* WHAT YOU SHOULD DO *
Give back every entry, exactly as written.

(Saved entries)
↓↓↓

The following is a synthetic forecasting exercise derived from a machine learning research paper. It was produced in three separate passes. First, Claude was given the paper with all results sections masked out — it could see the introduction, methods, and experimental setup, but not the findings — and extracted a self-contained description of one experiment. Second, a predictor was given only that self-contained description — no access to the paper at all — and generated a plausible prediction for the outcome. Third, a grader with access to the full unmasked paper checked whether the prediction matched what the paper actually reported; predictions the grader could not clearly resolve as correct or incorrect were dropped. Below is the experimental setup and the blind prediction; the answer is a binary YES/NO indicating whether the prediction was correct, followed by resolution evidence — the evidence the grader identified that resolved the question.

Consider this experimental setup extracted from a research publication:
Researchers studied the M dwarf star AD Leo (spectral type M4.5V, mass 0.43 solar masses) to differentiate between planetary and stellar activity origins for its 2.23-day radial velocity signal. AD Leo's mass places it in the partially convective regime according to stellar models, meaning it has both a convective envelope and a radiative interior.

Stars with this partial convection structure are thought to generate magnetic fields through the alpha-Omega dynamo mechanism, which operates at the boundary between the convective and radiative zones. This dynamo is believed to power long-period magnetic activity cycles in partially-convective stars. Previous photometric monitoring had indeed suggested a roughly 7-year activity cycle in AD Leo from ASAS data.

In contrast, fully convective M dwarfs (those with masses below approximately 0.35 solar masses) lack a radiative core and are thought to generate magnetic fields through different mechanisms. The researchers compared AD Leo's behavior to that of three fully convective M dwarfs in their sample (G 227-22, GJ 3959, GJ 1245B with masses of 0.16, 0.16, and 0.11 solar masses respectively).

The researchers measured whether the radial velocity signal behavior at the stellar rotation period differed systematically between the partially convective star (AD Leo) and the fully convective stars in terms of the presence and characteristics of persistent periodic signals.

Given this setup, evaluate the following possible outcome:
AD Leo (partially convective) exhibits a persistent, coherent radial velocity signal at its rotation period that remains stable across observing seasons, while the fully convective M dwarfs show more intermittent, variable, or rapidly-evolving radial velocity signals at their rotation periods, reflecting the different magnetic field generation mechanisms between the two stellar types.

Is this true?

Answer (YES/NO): NO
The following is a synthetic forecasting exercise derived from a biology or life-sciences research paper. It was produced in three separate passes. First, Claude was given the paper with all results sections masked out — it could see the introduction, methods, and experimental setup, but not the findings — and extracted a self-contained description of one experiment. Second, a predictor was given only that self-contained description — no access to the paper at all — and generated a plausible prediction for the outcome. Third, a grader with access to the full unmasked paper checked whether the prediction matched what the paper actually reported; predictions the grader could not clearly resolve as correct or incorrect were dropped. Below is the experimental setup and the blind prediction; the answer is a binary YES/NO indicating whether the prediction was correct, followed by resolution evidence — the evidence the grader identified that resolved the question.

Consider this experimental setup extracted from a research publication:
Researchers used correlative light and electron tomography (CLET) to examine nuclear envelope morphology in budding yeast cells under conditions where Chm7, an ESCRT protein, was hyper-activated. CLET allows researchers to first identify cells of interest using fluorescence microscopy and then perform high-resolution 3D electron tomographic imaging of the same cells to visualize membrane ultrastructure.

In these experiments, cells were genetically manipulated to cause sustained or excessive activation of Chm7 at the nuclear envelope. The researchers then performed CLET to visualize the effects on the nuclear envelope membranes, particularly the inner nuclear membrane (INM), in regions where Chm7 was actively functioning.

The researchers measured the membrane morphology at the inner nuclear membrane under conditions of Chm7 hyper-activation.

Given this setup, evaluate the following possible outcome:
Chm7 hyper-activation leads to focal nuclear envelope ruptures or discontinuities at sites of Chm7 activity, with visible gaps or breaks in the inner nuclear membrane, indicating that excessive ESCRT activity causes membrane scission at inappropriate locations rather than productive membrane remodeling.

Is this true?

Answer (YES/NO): NO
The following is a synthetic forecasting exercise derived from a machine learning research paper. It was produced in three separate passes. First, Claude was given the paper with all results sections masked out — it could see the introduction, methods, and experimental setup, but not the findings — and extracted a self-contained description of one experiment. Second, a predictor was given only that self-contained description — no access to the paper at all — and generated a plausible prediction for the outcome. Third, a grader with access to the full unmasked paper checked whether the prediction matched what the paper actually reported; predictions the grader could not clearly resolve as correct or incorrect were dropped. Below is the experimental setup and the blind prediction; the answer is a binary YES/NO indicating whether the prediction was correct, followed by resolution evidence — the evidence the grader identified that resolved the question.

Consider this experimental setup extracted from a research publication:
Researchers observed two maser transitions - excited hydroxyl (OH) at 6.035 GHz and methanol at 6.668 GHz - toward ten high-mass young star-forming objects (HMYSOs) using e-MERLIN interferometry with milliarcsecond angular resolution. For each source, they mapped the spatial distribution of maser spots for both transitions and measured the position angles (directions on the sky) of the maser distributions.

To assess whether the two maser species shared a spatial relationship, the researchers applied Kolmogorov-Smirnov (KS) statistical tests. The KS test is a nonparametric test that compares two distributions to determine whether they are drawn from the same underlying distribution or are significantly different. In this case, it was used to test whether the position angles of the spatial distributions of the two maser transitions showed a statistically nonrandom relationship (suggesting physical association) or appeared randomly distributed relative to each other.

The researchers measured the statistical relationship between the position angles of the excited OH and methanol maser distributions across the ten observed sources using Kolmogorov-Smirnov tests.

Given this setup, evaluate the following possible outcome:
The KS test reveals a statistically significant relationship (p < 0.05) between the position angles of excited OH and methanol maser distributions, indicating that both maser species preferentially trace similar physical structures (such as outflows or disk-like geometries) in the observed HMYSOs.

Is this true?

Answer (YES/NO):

↑↑↑

* SOLUTION FOR THIS PROBLEM *
The following is a synthetic forecasting exercise derived from a machine learning research paper. It was produced in three separate passes. First, Claude was given the paper with all results sections masked out — it could see the introduction, methods, and experimental setup, but not the findings — and extracted a self-contained description of one experiment. Second, a predictor was given only that self-contained description — no access to the paper at all — and generated a plausible prediction for the outcome. Third, a grader with access to the full unmasked paper checked whether the prediction matched what the paper actually reported; predictions the grader could not clearly resolve as correct or incorrect were dropped. Below is the experimental setup and the blind prediction; the answer is a binary YES/NO indicating whether the prediction was correct, followed by resolution evidence — the evidence the grader identified that resolved the question.

Consider this experimental setup extracted from a research publication:
Researchers studied the M dwarf star AD Leo (spectral type M4.5V, mass 0.43 solar masses) to differentiate between planetary and stellar activity origins for its 2.23-day radial velocity signal. AD Leo's mass places it in the partially convective regime according to stellar models, meaning it has both a convective envelope and a radiative interior.

Stars with this partial convection structure are thought to generate magnetic fields through the alpha-Omega dynamo mechanism, which operates at the boundary between the convective and radiative zones. This dynamo is believed to power long-period magnetic activity cycles in partially-convective stars. Previous photometric monitoring had indeed suggested a roughly 7-year activity cycle in AD Leo from ASAS data.

In contrast, fully convective M dwarfs (those with masses below approximately 0.35 solar masses) lack a radiative core and are thought to generate magnetic fields through different mechanisms. The researchers compared AD Leo's behavior to that of three fully convective M dwarfs in their sample (G 227-22, GJ 3959, GJ 1245B with masses of 0.16, 0.16, and 0.11 solar masses respectively).

The researchers measured whether the radial velocity signal behavior at the stellar rotation period differed systematically between the partially convective star (AD Leo) and the fully convective stars in terms of the presence and characteristics of persistent periodic signals.

Given this setup, evaluate the following possible outcome:
AD Leo (partially convective) exhibits a persistent, coherent radial velocity signal at its rotation period that remains stable across observing seasons, while the fully convective M dwarfs show more intermittent, variable, or rapidly-evolving radial velocity signals at their rotation periods, reflecting the different magnetic field generation mechanisms between the two stellar types.

Is this true?

Answer (YES/NO): NO
The following is a synthetic forecasting exercise derived from a biology or life-sciences research paper. It was produced in three separate passes. First, Claude was given the paper with all results sections masked out — it could see the introduction, methods, and experimental setup, but not the findings — and extracted a self-contained description of one experiment. Second, a predictor was given only that self-contained description — no access to the paper at all — and generated a plausible prediction for the outcome. Third, a grader with access to the full unmasked paper checked whether the prediction matched what the paper actually reported; predictions the grader could not clearly resolve as correct or incorrect were dropped. Below is the experimental setup and the blind prediction; the answer is a binary YES/NO indicating whether the prediction was correct, followed by resolution evidence — the evidence the grader identified that resolved the question.

Consider this experimental setup extracted from a research publication:
Researchers used correlative light and electron tomography (CLET) to examine nuclear envelope morphology in budding yeast cells under conditions where Chm7, an ESCRT protein, was hyper-activated. CLET allows researchers to first identify cells of interest using fluorescence microscopy and then perform high-resolution 3D electron tomographic imaging of the same cells to visualize membrane ultrastructure.

In these experiments, cells were genetically manipulated to cause sustained or excessive activation of Chm7 at the nuclear envelope. The researchers then performed CLET to visualize the effects on the nuclear envelope membranes, particularly the inner nuclear membrane (INM), in regions where Chm7 was actively functioning.

The researchers measured the membrane morphology at the inner nuclear membrane under conditions of Chm7 hyper-activation.

Given this setup, evaluate the following possible outcome:
Chm7 hyper-activation leads to focal nuclear envelope ruptures or discontinuities at sites of Chm7 activity, with visible gaps or breaks in the inner nuclear membrane, indicating that excessive ESCRT activity causes membrane scission at inappropriate locations rather than productive membrane remodeling.

Is this true?

Answer (YES/NO): NO
The following is a synthetic forecasting exercise derived from a machine learning research paper. It was produced in three separate passes. First, Claude was given the paper with all results sections masked out — it could see the introduction, methods, and experimental setup, but not the findings — and extracted a self-contained description of one experiment. Second, a predictor was given only that self-contained description — no access to the paper at all — and generated a plausible prediction for the outcome. Third, a grader with access to the full unmasked paper checked whether the prediction matched what the paper actually reported; predictions the grader could not clearly resolve as correct or incorrect were dropped. Below is the experimental setup and the blind prediction; the answer is a binary YES/NO indicating whether the prediction was correct, followed by resolution evidence — the evidence the grader identified that resolved the question.

Consider this experimental setup extracted from a research publication:
Researchers observed two maser transitions - excited hydroxyl (OH) at 6.035 GHz and methanol at 6.668 GHz - toward ten high-mass young star-forming objects (HMYSOs) using e-MERLIN interferometry with milliarcsecond angular resolution. For each source, they mapped the spatial distribution of maser spots for both transitions and measured the position angles (directions on the sky) of the maser distributions.

To assess whether the two maser species shared a spatial relationship, the researchers applied Kolmogorov-Smirnov (KS) statistical tests. The KS test is a nonparametric test that compares two distributions to determine whether they are drawn from the same underlying distribution or are significantly different. In this case, it was used to test whether the position angles of the spatial distributions of the two maser transitions showed a statistically nonrandom relationship (suggesting physical association) or appeared randomly distributed relative to each other.

The researchers measured the statistical relationship between the position angles of the excited OH and methanol maser distributions across the ten observed sources using Kolmogorov-Smirnov tests.

Given this setup, evaluate the following possible outcome:
The KS test reveals a statistically significant relationship (p < 0.05) between the position angles of excited OH and methanol maser distributions, indicating that both maser species preferentially trace similar physical structures (such as outflows or disk-like geometries) in the observed HMYSOs.

Is this true?

Answer (YES/NO):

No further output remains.